Task description |
Write out the rows word for word, starting with the line containing "In the image, how" and continuing through the last row. Leave the pictures out.

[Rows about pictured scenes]
>> START

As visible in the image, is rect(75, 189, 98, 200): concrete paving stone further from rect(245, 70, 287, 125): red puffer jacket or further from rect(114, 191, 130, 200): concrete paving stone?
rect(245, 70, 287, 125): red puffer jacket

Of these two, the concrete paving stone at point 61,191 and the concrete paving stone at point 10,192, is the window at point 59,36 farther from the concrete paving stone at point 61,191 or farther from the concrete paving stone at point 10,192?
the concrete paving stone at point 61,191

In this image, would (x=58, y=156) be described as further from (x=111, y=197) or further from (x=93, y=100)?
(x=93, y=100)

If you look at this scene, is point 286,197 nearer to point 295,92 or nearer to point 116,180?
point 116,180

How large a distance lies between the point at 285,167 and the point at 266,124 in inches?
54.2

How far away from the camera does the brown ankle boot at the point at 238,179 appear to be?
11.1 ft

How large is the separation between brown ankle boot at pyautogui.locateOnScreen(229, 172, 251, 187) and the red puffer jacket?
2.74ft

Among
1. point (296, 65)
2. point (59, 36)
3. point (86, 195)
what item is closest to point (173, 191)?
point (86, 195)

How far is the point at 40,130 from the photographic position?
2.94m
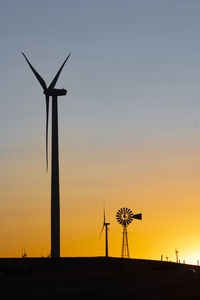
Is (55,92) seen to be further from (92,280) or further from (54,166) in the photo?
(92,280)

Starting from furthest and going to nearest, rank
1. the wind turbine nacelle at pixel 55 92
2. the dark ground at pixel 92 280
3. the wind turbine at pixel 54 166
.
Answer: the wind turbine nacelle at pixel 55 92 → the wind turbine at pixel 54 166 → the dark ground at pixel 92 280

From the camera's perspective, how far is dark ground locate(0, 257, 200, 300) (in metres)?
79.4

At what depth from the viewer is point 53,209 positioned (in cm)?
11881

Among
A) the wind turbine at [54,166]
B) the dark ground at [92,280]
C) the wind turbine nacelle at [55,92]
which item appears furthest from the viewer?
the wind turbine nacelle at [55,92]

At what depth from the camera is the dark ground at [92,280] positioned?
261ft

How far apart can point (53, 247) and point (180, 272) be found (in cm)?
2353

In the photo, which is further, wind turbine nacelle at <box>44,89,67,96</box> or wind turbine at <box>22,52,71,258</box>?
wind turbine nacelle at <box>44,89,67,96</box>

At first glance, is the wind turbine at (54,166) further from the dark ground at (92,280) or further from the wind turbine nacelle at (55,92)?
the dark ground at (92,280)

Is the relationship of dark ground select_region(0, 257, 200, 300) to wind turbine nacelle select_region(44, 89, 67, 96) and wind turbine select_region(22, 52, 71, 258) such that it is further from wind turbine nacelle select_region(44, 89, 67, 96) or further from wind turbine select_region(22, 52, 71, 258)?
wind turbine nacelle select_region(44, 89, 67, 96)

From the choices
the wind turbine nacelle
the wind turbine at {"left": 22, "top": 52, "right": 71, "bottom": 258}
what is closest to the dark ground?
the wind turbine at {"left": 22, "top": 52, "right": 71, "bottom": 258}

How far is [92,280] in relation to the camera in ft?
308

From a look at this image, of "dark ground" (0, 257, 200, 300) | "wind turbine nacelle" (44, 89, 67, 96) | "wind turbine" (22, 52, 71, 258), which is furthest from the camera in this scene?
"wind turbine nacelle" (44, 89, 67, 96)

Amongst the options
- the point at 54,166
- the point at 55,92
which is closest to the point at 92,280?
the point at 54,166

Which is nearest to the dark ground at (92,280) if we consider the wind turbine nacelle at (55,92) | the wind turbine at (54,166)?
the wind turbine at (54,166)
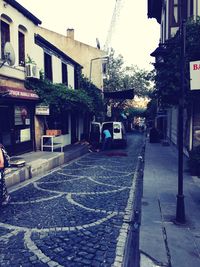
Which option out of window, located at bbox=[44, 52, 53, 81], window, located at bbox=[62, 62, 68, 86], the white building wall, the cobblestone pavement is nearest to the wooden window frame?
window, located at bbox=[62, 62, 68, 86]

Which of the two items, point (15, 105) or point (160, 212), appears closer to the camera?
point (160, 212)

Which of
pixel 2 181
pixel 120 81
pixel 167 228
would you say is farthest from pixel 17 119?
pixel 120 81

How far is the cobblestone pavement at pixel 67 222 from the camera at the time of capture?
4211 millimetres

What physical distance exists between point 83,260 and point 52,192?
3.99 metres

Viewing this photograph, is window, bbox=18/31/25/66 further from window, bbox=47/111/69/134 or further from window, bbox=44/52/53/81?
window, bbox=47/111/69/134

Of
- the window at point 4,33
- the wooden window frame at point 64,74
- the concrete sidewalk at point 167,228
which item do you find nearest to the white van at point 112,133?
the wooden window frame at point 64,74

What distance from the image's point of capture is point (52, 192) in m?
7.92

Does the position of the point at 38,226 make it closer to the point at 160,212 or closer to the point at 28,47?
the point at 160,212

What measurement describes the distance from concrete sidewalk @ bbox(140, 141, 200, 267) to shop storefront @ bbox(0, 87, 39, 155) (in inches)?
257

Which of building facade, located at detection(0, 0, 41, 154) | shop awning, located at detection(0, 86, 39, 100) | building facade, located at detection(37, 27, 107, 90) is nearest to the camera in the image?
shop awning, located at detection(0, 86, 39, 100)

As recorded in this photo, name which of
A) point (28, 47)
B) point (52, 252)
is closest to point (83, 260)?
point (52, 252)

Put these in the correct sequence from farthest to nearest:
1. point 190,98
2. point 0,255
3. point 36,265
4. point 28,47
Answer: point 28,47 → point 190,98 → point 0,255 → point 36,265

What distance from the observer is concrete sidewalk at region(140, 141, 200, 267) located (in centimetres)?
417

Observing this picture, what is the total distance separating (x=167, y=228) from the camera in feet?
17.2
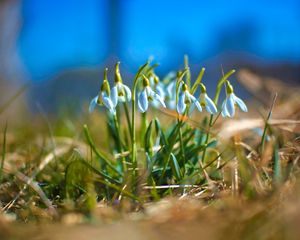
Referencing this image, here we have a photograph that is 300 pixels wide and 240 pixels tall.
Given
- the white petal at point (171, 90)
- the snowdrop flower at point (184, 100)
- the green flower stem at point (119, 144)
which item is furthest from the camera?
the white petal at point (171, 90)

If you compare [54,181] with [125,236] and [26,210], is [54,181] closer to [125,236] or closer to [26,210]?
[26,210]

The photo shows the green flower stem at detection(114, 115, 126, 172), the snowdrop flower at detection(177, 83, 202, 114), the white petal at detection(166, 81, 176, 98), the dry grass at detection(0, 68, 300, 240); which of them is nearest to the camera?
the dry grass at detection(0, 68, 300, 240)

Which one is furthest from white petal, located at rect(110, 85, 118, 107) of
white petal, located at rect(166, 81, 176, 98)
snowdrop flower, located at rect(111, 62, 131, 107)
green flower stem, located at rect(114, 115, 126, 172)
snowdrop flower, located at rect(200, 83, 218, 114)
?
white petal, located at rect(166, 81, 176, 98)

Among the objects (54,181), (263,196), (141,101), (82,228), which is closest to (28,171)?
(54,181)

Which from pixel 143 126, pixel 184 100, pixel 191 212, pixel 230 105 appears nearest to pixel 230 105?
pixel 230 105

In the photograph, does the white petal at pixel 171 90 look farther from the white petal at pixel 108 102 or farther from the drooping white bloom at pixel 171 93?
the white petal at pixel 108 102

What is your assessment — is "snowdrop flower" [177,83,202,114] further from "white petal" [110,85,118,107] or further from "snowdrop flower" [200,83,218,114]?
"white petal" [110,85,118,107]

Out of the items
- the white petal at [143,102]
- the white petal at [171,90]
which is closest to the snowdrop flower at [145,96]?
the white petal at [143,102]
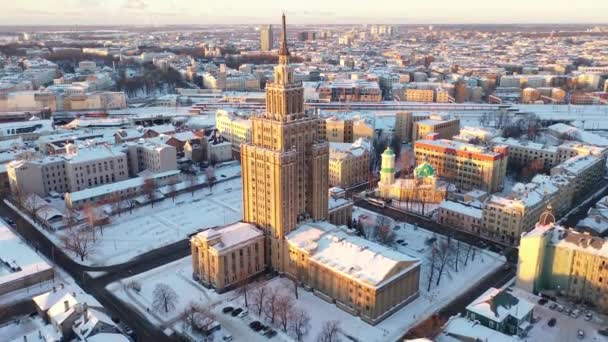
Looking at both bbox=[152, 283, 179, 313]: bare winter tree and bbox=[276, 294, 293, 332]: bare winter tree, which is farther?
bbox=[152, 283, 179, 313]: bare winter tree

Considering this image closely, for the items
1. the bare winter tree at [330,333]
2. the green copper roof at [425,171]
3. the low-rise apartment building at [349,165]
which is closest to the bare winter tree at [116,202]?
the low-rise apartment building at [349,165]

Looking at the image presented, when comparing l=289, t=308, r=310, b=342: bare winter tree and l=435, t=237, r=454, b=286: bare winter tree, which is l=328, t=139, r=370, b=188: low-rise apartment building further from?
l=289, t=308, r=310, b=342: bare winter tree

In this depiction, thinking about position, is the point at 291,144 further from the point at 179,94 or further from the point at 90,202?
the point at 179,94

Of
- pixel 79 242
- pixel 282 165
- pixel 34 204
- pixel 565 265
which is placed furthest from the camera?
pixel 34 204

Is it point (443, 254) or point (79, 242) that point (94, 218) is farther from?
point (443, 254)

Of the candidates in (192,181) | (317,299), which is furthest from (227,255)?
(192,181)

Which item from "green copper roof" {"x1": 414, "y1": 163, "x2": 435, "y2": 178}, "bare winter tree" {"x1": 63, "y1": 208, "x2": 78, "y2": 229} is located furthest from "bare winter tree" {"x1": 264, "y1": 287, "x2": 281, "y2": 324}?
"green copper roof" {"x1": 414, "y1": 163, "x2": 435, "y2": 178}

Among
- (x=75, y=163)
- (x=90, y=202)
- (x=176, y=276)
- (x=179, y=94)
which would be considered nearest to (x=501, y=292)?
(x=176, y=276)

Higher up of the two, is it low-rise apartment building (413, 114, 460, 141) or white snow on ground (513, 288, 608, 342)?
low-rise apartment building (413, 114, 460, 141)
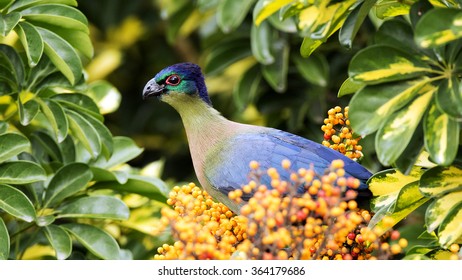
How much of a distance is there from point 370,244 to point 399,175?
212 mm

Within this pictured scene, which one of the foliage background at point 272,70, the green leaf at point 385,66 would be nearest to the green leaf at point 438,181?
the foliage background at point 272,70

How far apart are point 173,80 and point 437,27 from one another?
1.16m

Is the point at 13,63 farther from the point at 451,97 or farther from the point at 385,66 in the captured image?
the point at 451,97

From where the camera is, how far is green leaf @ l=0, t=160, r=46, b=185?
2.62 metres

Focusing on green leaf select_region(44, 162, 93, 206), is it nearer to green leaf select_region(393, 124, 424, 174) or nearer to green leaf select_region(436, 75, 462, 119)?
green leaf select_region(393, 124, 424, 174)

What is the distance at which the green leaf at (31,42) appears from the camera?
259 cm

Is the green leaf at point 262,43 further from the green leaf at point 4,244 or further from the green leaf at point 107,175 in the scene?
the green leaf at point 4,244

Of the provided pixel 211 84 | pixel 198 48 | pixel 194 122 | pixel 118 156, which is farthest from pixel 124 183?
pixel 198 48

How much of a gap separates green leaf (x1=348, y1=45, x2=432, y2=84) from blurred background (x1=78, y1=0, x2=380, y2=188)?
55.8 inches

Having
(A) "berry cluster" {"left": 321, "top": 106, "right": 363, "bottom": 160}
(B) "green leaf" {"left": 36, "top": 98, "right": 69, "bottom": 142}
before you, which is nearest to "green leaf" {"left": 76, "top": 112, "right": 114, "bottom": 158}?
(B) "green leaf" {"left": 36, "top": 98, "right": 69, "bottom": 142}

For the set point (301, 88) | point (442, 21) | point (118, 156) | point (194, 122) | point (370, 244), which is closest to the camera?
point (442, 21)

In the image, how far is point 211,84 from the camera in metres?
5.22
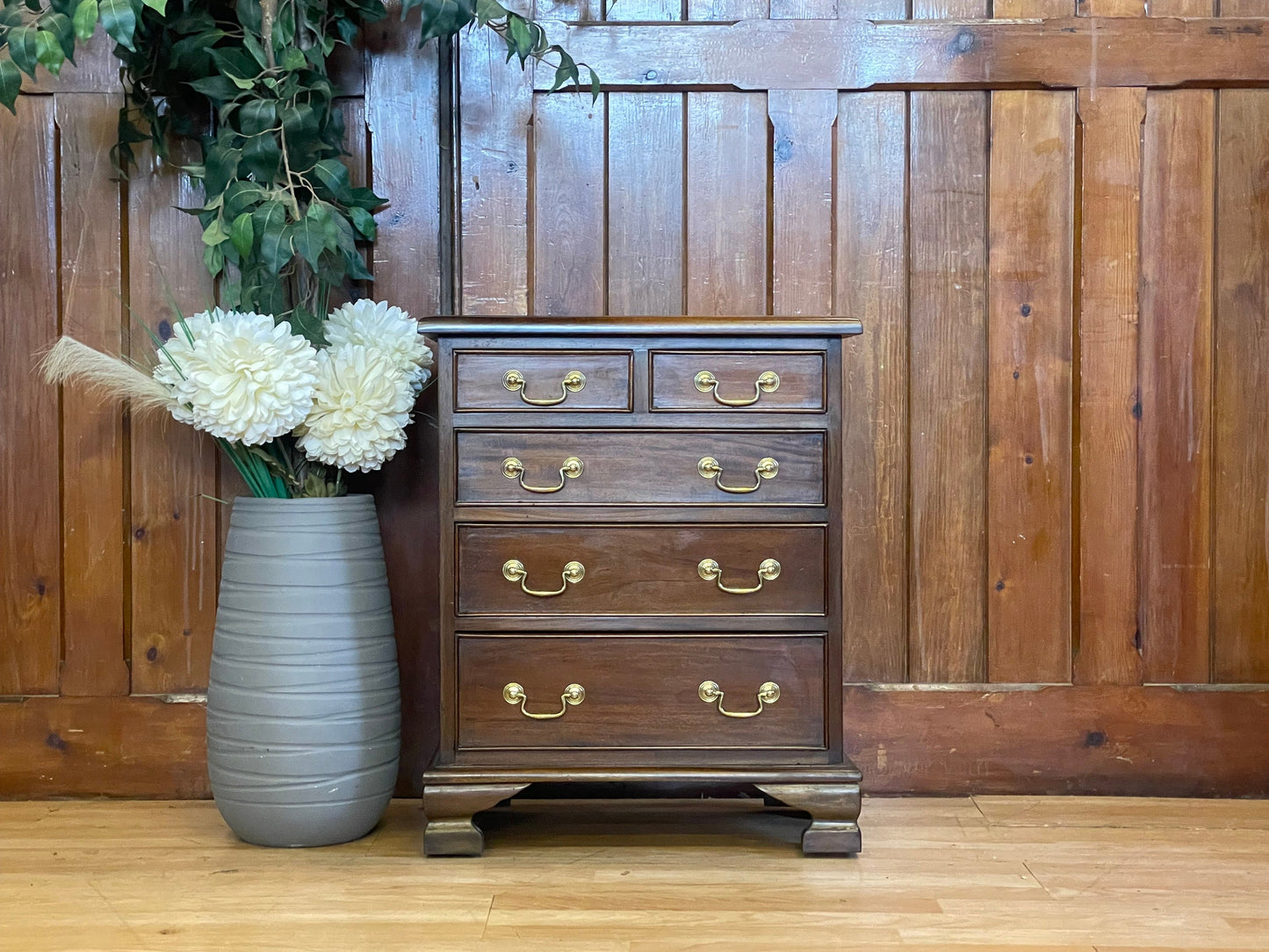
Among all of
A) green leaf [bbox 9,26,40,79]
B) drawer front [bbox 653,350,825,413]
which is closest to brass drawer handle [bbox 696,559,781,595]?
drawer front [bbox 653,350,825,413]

>> END

Full response |
In the image, how far is point 211,84 from the camera in metres?
5.22
Among all of
A) green leaf [bbox 9,26,40,79]
B) drawer front [bbox 653,350,825,413]
which is closest to brass drawer handle [bbox 696,559,781,595]?
drawer front [bbox 653,350,825,413]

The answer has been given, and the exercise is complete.